▼

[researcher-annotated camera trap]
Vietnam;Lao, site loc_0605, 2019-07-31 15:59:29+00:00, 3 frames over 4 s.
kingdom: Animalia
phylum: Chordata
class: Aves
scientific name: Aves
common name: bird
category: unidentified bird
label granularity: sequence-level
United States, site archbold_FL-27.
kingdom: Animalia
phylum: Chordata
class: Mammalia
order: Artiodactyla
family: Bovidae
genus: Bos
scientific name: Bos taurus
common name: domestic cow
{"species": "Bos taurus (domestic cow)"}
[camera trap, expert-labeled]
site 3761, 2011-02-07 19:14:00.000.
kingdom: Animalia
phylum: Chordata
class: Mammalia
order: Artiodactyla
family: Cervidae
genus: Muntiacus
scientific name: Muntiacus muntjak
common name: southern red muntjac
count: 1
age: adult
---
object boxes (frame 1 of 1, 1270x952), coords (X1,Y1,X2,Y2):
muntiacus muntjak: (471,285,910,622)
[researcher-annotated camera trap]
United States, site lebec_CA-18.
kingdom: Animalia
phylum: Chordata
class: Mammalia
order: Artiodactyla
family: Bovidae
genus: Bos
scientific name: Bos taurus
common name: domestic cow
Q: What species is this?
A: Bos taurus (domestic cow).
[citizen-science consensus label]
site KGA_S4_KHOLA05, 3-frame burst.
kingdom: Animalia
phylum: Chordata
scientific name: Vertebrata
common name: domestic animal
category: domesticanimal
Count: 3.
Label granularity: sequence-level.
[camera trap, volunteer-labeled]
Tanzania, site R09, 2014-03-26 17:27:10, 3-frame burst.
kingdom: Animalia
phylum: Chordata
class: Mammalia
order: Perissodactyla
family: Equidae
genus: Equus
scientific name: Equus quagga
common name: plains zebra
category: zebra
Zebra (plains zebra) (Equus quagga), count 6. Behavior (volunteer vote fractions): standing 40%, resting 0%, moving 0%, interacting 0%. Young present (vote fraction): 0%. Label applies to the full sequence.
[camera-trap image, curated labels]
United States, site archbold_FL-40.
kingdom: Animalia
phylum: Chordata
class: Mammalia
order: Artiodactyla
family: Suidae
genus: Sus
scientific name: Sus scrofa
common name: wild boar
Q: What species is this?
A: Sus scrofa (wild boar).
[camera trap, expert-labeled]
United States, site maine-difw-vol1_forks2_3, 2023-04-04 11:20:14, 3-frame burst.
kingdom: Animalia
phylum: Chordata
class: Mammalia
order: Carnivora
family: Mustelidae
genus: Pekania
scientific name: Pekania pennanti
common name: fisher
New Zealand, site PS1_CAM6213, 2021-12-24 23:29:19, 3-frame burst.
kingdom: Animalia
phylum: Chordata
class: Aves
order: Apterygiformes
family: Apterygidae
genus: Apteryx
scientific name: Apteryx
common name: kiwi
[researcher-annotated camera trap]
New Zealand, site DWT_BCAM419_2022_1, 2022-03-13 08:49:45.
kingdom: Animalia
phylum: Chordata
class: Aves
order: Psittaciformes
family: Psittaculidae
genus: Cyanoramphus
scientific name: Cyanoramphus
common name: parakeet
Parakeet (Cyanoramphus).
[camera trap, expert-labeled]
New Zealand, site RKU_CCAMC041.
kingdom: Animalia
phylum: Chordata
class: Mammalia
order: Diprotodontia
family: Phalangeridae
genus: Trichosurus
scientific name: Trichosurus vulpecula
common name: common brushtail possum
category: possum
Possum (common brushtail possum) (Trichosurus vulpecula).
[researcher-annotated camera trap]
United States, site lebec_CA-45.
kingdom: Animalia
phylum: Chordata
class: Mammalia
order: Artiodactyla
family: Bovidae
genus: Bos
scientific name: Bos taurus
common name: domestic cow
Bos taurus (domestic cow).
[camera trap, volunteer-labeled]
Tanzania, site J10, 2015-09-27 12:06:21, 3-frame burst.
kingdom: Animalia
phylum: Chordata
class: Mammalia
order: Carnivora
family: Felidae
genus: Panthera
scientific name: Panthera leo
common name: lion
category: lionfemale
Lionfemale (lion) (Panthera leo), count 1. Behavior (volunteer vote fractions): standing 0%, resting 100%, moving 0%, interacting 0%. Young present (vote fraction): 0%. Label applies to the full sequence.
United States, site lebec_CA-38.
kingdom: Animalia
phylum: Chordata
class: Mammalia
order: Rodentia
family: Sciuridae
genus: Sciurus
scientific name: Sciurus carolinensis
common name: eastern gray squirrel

▲

WHAT YOU SHOULD DO. Write out exactly the lines above between the line with "[citizen-science consensus label]" and the line with "[camera-trap image, curated labels]", inclusive, and nothing beyond them.

TASK RESPONSE.
[citizen-science consensus label]
site KGA_S4_KHOLA05, 3-frame burst.
kingdom: Animalia
phylum: Chordata
scientific name: Vertebrata
common name: domestic animal
category: domesticanimal
Count: 3.
Label granularity: sequence-level.
[camera trap, volunteer-labeled]
Tanzania, site R09, 2014-03-26 17:27:10, 3-frame burst.
kingdom: Animalia
phylum: Chordata
class: Mammalia
order: Perissodactyla
family: Equidae
genus: Equus
scientific name: Equus quagga
common name: plains zebra
category: zebra
Zebra (plains zebra) (Equus quagga), count 6. Behavior (volunteer vote fractions): standing 40%, resting 0%, moving 0%, interacting 0%. Young present (vote fraction): 0%. Label applies to the full sequence.
[camera-trap image, curated labels]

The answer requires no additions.